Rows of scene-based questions
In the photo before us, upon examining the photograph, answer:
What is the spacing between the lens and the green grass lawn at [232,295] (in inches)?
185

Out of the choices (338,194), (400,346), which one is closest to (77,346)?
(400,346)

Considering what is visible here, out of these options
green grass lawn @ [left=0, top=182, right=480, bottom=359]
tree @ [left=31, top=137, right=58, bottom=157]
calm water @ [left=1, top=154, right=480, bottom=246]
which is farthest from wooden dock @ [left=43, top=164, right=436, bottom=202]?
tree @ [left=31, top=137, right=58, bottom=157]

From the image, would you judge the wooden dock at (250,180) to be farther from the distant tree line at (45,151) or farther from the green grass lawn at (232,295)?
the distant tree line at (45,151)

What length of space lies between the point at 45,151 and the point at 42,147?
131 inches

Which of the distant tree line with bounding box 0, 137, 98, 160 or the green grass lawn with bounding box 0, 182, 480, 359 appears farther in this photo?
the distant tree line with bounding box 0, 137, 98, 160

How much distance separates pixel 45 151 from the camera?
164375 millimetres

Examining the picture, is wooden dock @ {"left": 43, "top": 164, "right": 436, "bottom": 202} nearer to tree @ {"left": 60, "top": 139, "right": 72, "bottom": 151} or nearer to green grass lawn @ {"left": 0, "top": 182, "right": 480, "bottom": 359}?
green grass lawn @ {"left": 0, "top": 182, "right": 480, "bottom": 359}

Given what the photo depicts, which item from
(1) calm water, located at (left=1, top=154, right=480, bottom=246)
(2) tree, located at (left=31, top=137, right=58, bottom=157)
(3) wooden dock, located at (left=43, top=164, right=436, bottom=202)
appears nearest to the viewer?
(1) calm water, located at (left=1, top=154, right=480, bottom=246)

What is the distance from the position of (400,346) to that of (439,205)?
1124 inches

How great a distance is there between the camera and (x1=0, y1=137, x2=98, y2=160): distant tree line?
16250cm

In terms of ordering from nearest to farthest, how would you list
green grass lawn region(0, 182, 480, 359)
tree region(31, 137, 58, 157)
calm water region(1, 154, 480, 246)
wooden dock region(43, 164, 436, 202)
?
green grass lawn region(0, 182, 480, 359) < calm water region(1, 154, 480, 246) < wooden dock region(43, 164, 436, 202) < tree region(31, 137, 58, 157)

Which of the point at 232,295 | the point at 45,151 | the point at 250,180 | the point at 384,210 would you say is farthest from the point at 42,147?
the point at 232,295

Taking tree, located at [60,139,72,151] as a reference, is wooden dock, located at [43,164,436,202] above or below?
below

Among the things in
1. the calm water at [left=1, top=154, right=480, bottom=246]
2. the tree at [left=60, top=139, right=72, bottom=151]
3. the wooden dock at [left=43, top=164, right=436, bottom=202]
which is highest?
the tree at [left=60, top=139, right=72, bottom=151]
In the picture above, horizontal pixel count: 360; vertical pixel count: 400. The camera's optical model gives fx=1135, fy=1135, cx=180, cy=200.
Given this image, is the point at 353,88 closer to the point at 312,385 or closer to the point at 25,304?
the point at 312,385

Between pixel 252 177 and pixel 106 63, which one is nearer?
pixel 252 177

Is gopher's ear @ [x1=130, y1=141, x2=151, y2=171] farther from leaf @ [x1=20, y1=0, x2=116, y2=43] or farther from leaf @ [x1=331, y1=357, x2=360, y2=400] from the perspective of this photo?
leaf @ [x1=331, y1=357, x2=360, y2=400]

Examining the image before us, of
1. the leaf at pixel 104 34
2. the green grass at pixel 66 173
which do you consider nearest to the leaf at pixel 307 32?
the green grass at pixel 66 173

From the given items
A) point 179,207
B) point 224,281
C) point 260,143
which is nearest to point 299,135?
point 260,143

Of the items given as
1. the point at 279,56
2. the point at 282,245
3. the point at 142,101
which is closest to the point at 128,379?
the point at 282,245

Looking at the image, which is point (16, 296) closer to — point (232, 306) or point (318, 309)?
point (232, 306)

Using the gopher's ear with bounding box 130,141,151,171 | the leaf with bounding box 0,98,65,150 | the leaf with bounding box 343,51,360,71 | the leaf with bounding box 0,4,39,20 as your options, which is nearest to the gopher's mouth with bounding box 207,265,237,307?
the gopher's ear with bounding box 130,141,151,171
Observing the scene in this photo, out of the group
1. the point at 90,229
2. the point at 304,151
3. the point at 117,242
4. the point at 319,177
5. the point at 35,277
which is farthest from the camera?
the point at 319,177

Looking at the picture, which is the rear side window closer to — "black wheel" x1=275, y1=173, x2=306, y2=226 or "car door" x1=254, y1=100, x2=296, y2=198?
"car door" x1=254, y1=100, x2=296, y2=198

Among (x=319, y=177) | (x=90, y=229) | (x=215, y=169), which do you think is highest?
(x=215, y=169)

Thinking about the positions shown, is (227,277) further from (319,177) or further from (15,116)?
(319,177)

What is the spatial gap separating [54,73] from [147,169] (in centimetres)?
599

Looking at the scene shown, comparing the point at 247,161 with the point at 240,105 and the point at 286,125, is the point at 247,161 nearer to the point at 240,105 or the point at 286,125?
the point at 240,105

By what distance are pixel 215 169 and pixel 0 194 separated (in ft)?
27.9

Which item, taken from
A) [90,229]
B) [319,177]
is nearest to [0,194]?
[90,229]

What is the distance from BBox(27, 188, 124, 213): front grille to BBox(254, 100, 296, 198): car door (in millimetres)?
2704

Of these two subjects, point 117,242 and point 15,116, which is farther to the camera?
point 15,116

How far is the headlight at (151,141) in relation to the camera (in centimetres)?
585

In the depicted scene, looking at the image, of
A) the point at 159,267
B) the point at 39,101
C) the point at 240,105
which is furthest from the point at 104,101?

- **Requirement**
Give all the rows above again, switching every "camera" to "observer" and leaving everything else unchanged.

- **Result of the task**
In the photo before us, upon examining the photograph, answer:
What is the spacing between the lens and the green grass lawn at [232,295] (in inches)?
185

Out of the choices (338,194), (400,346), which one is closest to (77,346)?
(400,346)

Considering what is visible here, out of these options
green grass lawn @ [left=0, top=182, right=480, bottom=359]
tree @ [left=31, top=137, right=58, bottom=157]
calm water @ [left=1, top=154, right=480, bottom=246]
which is farthest from wooden dock @ [left=43, top=164, right=436, bottom=202]?
tree @ [left=31, top=137, right=58, bottom=157]

From the image, would you judge the wooden dock at (250,180) to be farther from the distant tree line at (45,151) or farther from the green grass lawn at (232,295)?
the distant tree line at (45,151)

What length of space lies between the point at 45,151 and the point at 42,147?
131 inches

Which of the distant tree line with bounding box 0, 137, 98, 160 or the green grass lawn with bounding box 0, 182, 480, 359 appears farther in this photo?
the distant tree line with bounding box 0, 137, 98, 160

How much distance separates pixel 45 151 from the observer?
164375 millimetres

Examining the picture, is wooden dock @ {"left": 43, "top": 164, "right": 436, "bottom": 202} nearer to tree @ {"left": 60, "top": 139, "right": 72, "bottom": 151} or nearer to green grass lawn @ {"left": 0, "top": 182, "right": 480, "bottom": 359}?
green grass lawn @ {"left": 0, "top": 182, "right": 480, "bottom": 359}

Given what the photo depicts, which item from
(1) calm water, located at (left=1, top=154, right=480, bottom=246)
(2) tree, located at (left=31, top=137, right=58, bottom=157)
(3) wooden dock, located at (left=43, top=164, right=436, bottom=202)
appears nearest to the viewer?
(1) calm water, located at (left=1, top=154, right=480, bottom=246)

What is the distance from the position of (400,346) to that of (439,205)?
1124 inches

How great a distance is there between the observer and (x1=0, y1=137, x2=98, y2=160): distant tree line?
16250cm

In terms of ordering from nearest to farthest, how would you list
green grass lawn region(0, 182, 480, 359)
tree region(31, 137, 58, 157)
calm water region(1, 154, 480, 246)
wooden dock region(43, 164, 436, 202)
?
green grass lawn region(0, 182, 480, 359) < calm water region(1, 154, 480, 246) < wooden dock region(43, 164, 436, 202) < tree region(31, 137, 58, 157)

Which of the point at 232,295 | the point at 45,151 | the point at 250,180 | the point at 384,210 would you say is farthest from the point at 42,147?
the point at 232,295

Taking tree, located at [60,139,72,151] as a reference, is wooden dock, located at [43,164,436,202] above or below?
below

Among the things in
1. the calm water at [left=1, top=154, right=480, bottom=246]
2. the tree at [left=60, top=139, right=72, bottom=151]
3. the wooden dock at [left=43, top=164, right=436, bottom=202]
which is highest?
the tree at [left=60, top=139, right=72, bottom=151]
In the picture above, horizontal pixel count: 360; vertical pixel count: 400. The observer's optical model gives fx=1135, fy=1135, cx=180, cy=200.
Given this image, is the point at 353,88 closer to the point at 312,385 or closer to the point at 25,304?
the point at 312,385

Between pixel 252 177 and pixel 106 63, which one is nearer?
pixel 252 177

Is gopher's ear @ [x1=130, y1=141, x2=151, y2=171] farther from leaf @ [x1=20, y1=0, x2=116, y2=43] or farther from leaf @ [x1=331, y1=357, x2=360, y2=400] from the perspective of this photo?
leaf @ [x1=331, y1=357, x2=360, y2=400]

Examining the image before us, of
1. the leaf at pixel 104 34
2. the green grass at pixel 66 173
which do you consider nearest to the leaf at pixel 307 32?
the green grass at pixel 66 173

From the given items
A) point 179,207
B) point 224,281
C) point 260,143
which is nearest to point 299,135?
point 260,143

Of the items given as
1. the point at 279,56
2. the point at 282,245
3. the point at 142,101
which is closest to the point at 128,379?
the point at 282,245

Looking at the image, which is point (16, 296) closer to — point (232, 306) or point (318, 309)?
point (232, 306)

Using the gopher's ear with bounding box 130,141,151,171 | the leaf with bounding box 0,98,65,150 | the leaf with bounding box 343,51,360,71 | the leaf with bounding box 0,4,39,20 as your options, which is nearest to the gopher's mouth with bounding box 207,265,237,307?
the gopher's ear with bounding box 130,141,151,171
Observing the scene in this photo, out of the group
1. the point at 90,229
2. the point at 304,151
3. the point at 117,242
4. the point at 319,177
5. the point at 35,277
which is farthest from the observer?
the point at 319,177

Looking at the picture, which is the rear side window closer to — "black wheel" x1=275, y1=173, x2=306, y2=226 or "car door" x1=254, y1=100, x2=296, y2=198?
"car door" x1=254, y1=100, x2=296, y2=198

Among (x=319, y=177) | (x=90, y=229) | (x=215, y=169), which do you think is highest?
(x=215, y=169)

Thinking about the positions shown, is (227,277) further from (319,177) or further from (15,116)?
(319,177)

What is the spatial gap separating [54,73] from [147,169] (in centimetres)?
599

Looking at the scene shown, comparing the point at 247,161 with the point at 240,105 and the point at 286,125, is the point at 247,161 nearer to the point at 240,105 or the point at 286,125?
the point at 240,105

By what distance are pixel 215 169 and pixel 0 194 separated (in ft)?
27.9

Which item, taken from
A) [90,229]
B) [319,177]
is nearest to [0,194]?
[90,229]

What is the distance from BBox(27, 188, 124, 213): front grille to BBox(254, 100, 296, 198): car door (in millimetres)?
2704

Of these two subjects, point 117,242 and point 15,116, which is farther to the observer?
point 15,116

How far is the headlight at (151,141) in relation to the observer (in centimetres)?
585

In the depicted scene, looking at the image, of
A) the point at 159,267
B) the point at 39,101
C) the point at 240,105
which is furthest from the point at 104,101?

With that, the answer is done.